Wednesday, November 19, 2008

And yes, I was at least commendable on the fact that I did not text him. But I was condemned the second I saw the msg, so unexpectedly, so pleasant a surprise, the excitement I felt, sitting just opposite Constance and Yijun. Dear girl me...

Avenged Sevenfold. It was somewhat heart wrenching when I started seeing posters of Avenged Sevenfold at bus stops informing of their concerts. Why. We stumbled upon the band early this year. We bought the CD thinking that we have a little too much money to spare and hoping to change the current CD that plays some old chinese songs in the car. And so, bought the CD, fell in love with the Track 10, if my memory don't fail me. Like every idiot on earth, I felt somehow threatened when more people fell in love with this song. I see it on peoples' msn nicks. People that are much younger than me. I keep wondering, why? I mean do they even understand the lyrics? Don't tell me you are in love with the rhythm only! Even if you understand, do you feel it? To me at the very least, the song, though about love(what else? I know.. I'm hopeless), can only be felt by those who experienced near-death experiences? I know I am exaggerating. But yea, it sure was near-death for me. Then again, before I start cursing and swearing about popular culture, I catch myself. I said, 'You are ignorant'. Ignorant to the experiences of others.

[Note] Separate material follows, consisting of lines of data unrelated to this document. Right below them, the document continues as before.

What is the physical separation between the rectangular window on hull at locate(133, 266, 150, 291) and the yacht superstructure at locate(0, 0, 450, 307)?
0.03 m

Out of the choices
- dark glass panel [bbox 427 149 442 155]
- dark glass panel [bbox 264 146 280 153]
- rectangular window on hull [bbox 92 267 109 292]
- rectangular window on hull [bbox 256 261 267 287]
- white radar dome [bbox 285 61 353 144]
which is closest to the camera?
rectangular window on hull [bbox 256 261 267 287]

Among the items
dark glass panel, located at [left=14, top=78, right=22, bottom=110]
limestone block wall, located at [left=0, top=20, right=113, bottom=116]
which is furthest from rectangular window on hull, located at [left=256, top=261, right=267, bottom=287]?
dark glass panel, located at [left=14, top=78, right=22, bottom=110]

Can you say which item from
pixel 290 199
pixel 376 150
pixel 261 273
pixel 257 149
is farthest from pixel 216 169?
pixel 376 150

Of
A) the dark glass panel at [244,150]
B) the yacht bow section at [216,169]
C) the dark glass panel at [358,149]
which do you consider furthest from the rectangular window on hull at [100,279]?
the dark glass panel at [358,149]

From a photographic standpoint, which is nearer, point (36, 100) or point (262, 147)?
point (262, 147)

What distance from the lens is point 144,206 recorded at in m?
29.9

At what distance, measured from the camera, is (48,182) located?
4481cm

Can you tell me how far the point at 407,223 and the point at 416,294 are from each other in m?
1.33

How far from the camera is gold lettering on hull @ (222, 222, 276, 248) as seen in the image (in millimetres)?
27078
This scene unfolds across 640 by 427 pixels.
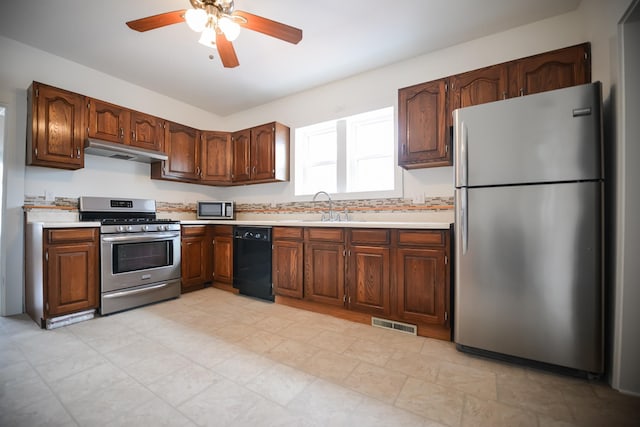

Dear God. We sang to each other, together, on late rides home. Holding each others' hands, knowing pretty well that the more-than-10 years worth of driving experience and the ease of automatic cars won't make holding hands a big feat while driving.

I woke up quite late, erm... perhaps not as late as Yijun but still, I woke up at around 10. A.M I mean. Then I went for a jog. A short one. When I was back, I turned on the TV, watched Oprah Winfrey. It's been long since I've last did this routine! What used to happen was this: Wake up, jog, watch Oprah/Ellen, bathe, read/nap a little, head downstairs to meet 'jerk', head out. Routine, boring to many, but blissful to me.

Those were the days... I look back in fondness.

Back to Unbearable Lightness of Being.